■ TRECHO DO TEXTO ■
☆ ☆ ☆ ☆ ☆

Editorial
E agora, Rio? O turismo pós-megaeventos
O ano de 2016 marcou um dos momentos mais intensos do setor turístico do estado e da cidade do Rio de Janeiro e, indiretamente, de todo o país. A realização dos Jogos Olímpicos de Verão 2016 e dos Jogos Paralímpicos 2016 fecharam um ciclo de megaeventos na cidade do Rio de Janeiro, do qual se aguardava ansiosamente grandes legados materiais e imateriais para a cidade e para o estado. Nesse período, assistimos a realização dos XV Jogos Pan Americanos de 2007, dos Jogos Militares em 2011, da Conferência Internacional ONU Rio + 20 em 2012, da Jornada Mundial da Juventude (JMJ) em 2013, da Copa das Confederação de Futebol FIFA em 2013, da Copa do Mundo de Futebol Fifa em 2014 e, fechando o ciclo em 2016, das Olimpíadas e das Paralímpiadas.
O discurso neoliberal que domina a cena brasileira e internacional, desde meados da década de 1990 investiu todos seus recursos para seduzir os cariocas e fluminenses com promessas de legados de grande escala, para convence-los da necessidade e da urgência da cidade se abrir para sediar megaeventos internacionais, em sua grande maioria esportivos... E conseguiram seu intento, levando a cidade e o estado a assumirem compromissos financeiros elevados para atender aos cadernos de exigências das diversas entidades organizadoras daqueles megaeventos.
Quase sempre (para não afirmar que nunca) sem ouvir os cidadãos, planos e projetos mirabolantes foram sendo traçados, contratados e executados visando preparar a cidade para receber milhões de visitantes durante os megaeventos, com a promessas que isso elevaria a imagem do destino turístico no mercado internacional e garantiria a sua (re)inserção nos grandes fluxos de demandas atuais.

☆ ☆ ☆ ☆ ☆

■ DADOS BRUTOS ■
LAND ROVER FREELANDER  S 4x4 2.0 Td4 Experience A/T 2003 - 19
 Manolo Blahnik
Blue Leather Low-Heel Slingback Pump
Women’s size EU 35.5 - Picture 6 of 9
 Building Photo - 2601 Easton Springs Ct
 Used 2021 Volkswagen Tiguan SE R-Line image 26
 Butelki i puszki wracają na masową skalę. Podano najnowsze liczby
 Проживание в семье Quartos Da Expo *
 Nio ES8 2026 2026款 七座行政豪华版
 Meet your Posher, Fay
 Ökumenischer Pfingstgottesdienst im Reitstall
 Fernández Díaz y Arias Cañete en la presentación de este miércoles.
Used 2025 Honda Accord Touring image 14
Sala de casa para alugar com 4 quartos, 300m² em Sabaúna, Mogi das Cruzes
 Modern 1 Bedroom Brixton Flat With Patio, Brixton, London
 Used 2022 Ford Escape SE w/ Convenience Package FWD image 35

☆ ☆ ☆ ☆ ☆

■ TAREFAS A REALIZAR ■
A. Liste os eventos que, segundo o editorial sobre o turismo no Rio pós-megaeventos, foram realizados antes de 2013, com o ano de cada um.
B. Segundo o editorial sobre o turismo no Rio pós-megaeventos, desde quando o discurso neoliberal domina a cena brasileira e internacional?
C. Prossiga o editorial sobre o turismo no Rio pós-megaeventos a partir do ponto em que o texto termina.

■ RESPOSTAS DO EXERCÍCIO ■
A.
XV Jogos Pan Americanos (2007)
Jogos Militares (2011)
Conferência Internacional ONU Rio + 20 (2012)

B. Desde meados da década de 1990.

C.
Durante os megaeventos a cidade recebeu muitos visitantes que se encantaram com o que lhes foi mostrado... Os eventos, de um modo geral, salvo algumas falhas e problemas que passaram quase desapercebidos do grande público, foram bem sucedidos e a cidade foi aplaudida pela imprensa nacional e internacional. Até às vésperas das Olímpiadas muitos não acreditavam que tudo iria estar pronto e, mais importante, funcionar regularmente. Mas, mais uma vez a cidade e o país surpreenderam a todos e tudo (ou quase tudo) funcionou.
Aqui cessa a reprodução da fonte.